## Document passage
------------------------------
Purpose of the Study:

  • To investigate the functional interactions between catalytic domains and acyl carrier protein (ACP) domains in PKSs.
  • To elucidate the structural basis for selective substrate transport along the PKS assembly line.
  • To provide insights for the structure-based design of hybrid PKS systems.

Main Methods:

  • Utilized a bifunctional crosslinking reagent to capture transient domain-domain interfaces within the 6-deoxyerythronolide B synthase.
  • Employed single-particle cryogenic electron microscopy (cryo-EM) to resolve the structures of crosslinked PKS intermediates.
  • Applied statistical per-particle image analysis to analyze cryo-EM data and identify key interactions.

Main Results:

  • Uncovered specific interactions between ketosynthase (KS) and ACP domains.
  • Demonstrated that these interactions discriminate between intra-modular and inter-modular communication pathways.
  • Reinforced the importance of conformational asymmetry in the PKS catalytic cycle.
------------------------------
## Given entries
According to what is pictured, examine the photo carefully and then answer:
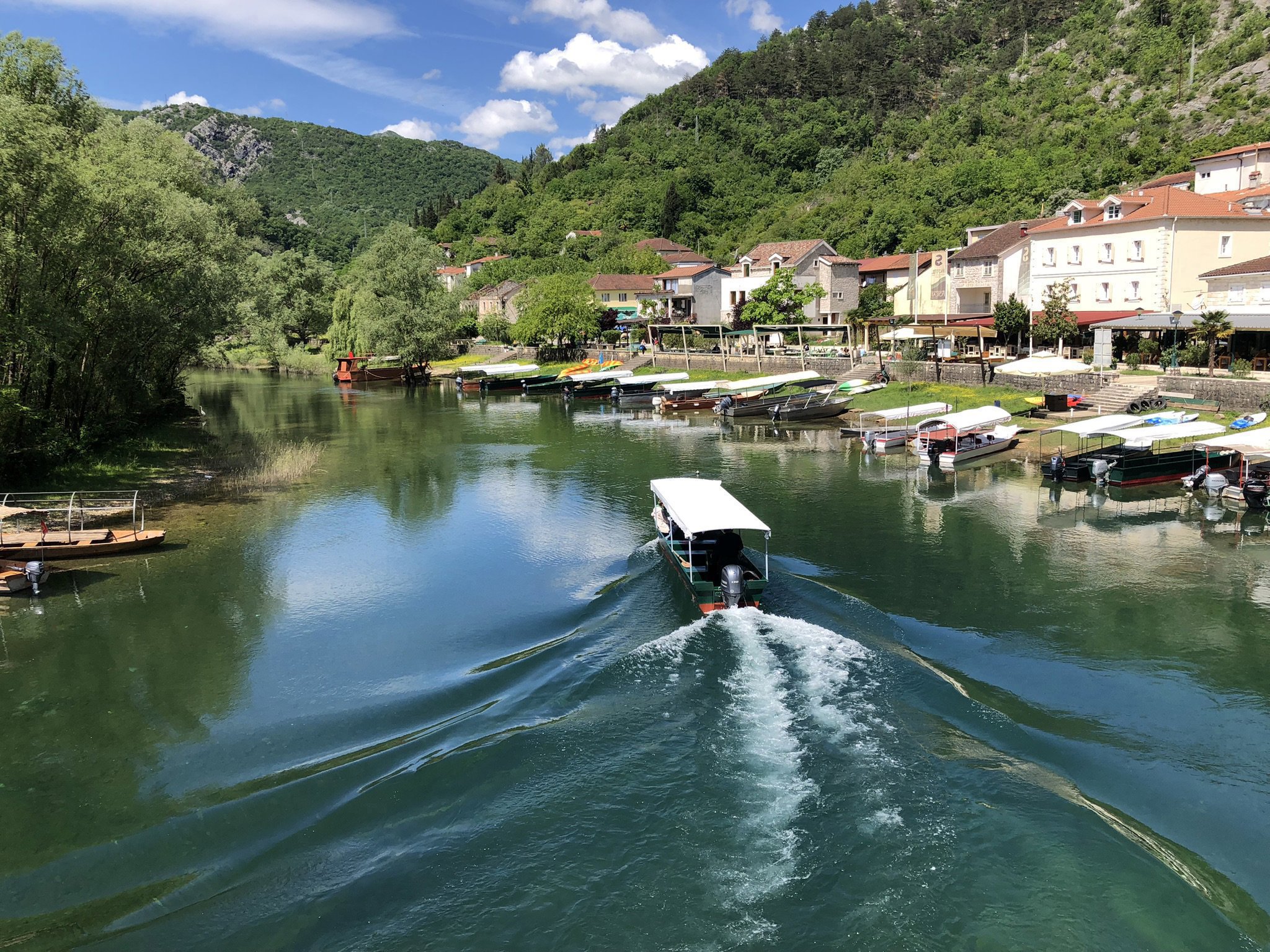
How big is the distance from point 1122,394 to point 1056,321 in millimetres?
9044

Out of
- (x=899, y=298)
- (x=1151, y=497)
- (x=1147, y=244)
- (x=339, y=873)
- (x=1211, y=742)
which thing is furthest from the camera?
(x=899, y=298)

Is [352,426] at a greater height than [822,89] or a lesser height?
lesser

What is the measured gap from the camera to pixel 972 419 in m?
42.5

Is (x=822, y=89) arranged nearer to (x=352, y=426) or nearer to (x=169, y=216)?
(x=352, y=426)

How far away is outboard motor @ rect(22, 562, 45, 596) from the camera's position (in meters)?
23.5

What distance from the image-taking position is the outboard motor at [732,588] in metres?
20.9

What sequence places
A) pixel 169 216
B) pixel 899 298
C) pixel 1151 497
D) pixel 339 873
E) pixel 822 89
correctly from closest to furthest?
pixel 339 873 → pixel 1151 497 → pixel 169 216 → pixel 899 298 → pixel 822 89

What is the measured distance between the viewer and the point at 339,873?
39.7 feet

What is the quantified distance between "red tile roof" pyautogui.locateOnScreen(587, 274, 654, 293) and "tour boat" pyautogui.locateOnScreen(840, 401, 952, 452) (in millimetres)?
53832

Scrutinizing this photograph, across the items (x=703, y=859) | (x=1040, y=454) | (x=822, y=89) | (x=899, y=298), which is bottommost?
------------------------------
## Exercise requirements
A - From the study summary above, list every point given under the heading "Main Methods."
B - Rewrite the study summary above from "Purpose of the" up to and including "6-deoxyerythronolide B synthase.", with "elucidate" changed to "clarify".

## Numbered responses
A -
- Utilized a bifunctional crosslinking reagent to capture transient domain-domain interfaces within the 6-deoxyerythronolide B synthase.
- Employed single-particle cryogenic electron microscopy (cryo-EM) to resolve the structures of crosslinked PKS intermediates.
- Applied statistical per-particle image analysis to analyze cryo-EM data and identify key interactions.

B -
Purpose of the Study:

  • To investigate the functional interactions between catalytic domains and acyl carrier protein (ACP) domains in PKSs.
  • To clarify the structural basis for selective substrate transport along the PKS assembly line.
  • To provide insights for the structure-based design of hybrid PKS systems.

Main Methods:

  • Utilized a bifunctional crosslinking reagent to capture transient domain-domain interfaces within the 6-deoxyerythronolide B synthase.